The water is absolutely flat. There has not been a breath of air since April. It is now August. The surface is one flat sheet of old used oil laying in the darkness, with the sounds of the Roller Rink floating out over it, mingling with the angry drone of the mosquitoes and muffled swearing from the other boats. A fistfight breaks out at the Evening In Paris. The sound of sirens can be heard faintly in the Indiana blackness. It gets louder and then fades away. Tiny orange lights bob over the dance floor.

“Raaahhhhhd sails in the sawwwwnnnnsehhhht.…”

It’s the drummer who sings. He figures some day Ted Weems will be driving by, and hear him, and.…

“…  haaaahhhhwwww brightlyyyy they shinneee.…”
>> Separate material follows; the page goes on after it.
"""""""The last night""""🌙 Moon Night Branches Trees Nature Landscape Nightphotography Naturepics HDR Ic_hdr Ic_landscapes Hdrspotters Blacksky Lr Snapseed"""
There is nothing like a band vocalist in a rotten, struggling Mickey band. When you’ve heard him over 2000 yards of soupy, oily water, filtered through fourteen billion feeding mosquitoes in the August heat, he is particularly juicy and ripe. He is overloading the ten-watt Allied Radio Knight amplifier by at least 400 per cent, the gain turned all the way up, his chrome-plated bullet-shaped crystal mike on the edge of feedback.
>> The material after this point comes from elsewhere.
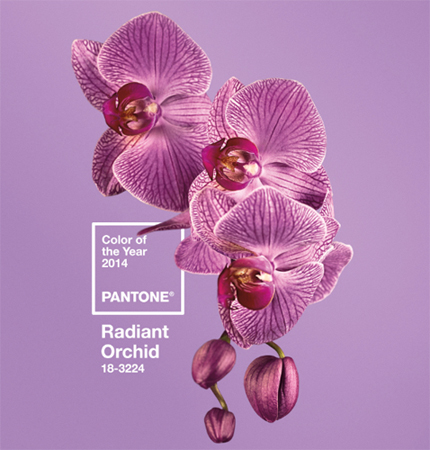 pantone-color-year-2014-radian-orchid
“Raaahhhhhd sails in the sawwwwnnnnsehhhht.…”

It is the sound of the American night. And to a twelve-year-old kid it is exciting beyond belief.

Then my Old Man, out of the blue, says to me:

“You know, if you’re gonna come along, you got to clean the fish.”

Gonna come along! My God! I wanted to go fishing more than anything else in the world, and my Old Man wanted to drink beer more than anything else in the world, and so did Gertz and the gang, and more than even
that
, they wanted to get away from all the women. They wanted to get out on the lake and tell dirty stories and drink beer and get eaten by mosquitoes; just sit out there and sweat and be Men. They wanted to get away from work, the car payments, the lawn, the mill, and everything else.

And so here I am, in the dark, in a rowboat with The Men. I am half-blind with sleepiness. I am used to going to bed at nine-thirty or ten o’clock, and here it is two, three o’clock in the morning. I’m squatting in the back end of the boat, with 87,000,000 mosquitoes swarming over me, but I am
fishing!
I am out of my skull with fantastic excitement, hanging onto my pole.

In those days, in Indiana, they fished with gigantic cane poles. They knew not from Spinning. A cane pole is a long bamboo pole that’s maybe twelve or fifteen feet in length; it weighs a ton, and tied to the end of it is about thirty feet of thick green line, roughly half the weight of the average clothesline, three big lead sinkers, a couple of crappie hooks, and a bobber.

One of Sport’s most exciting moments is when 7 Indiana
fishermen in the same boat simultaneously and without consulting one another decide to pull their lines out of the water and recast. In total darkness. First the pole, rising like a huge whip:

“Whoooooooooooooop!”

Then the lines, whirling overhead: “heeeeeeeeeeeeoooooooooo!”

And then:

“OH! FOR CHRISSAKE! WHAT THE HELL?”

Clunk!
CLONK
!

Sound of cane poles banging together, and lead weights landing in the boat. And such brilliant swearing as you have never heard. Yelling, hollering, with somebody always getting a hook stuck in the back of his ear. And, of course, all in complete darkness, the Coleman lamp at the other end of the rowboat barely penetrating the darkness in a circle of three or four feet.

“Hey, for God’s sake, Gertz, will ya tell me when you’re gonna pull your pole up!? Oh, Jesus Christ, look at this mess!”

There is nothing worse than trying to untangle seven cane poles, 200 feet of soggy green line, just as they are starting to hit in the other boats. Sound carries over water:

“Shhhhh! I got a bite!”

The fishermen with the tangled lines become frenzied. Fingernails are torn, hooks dig deeper into thumbs, and kids huddle terrified out of range in the darkness.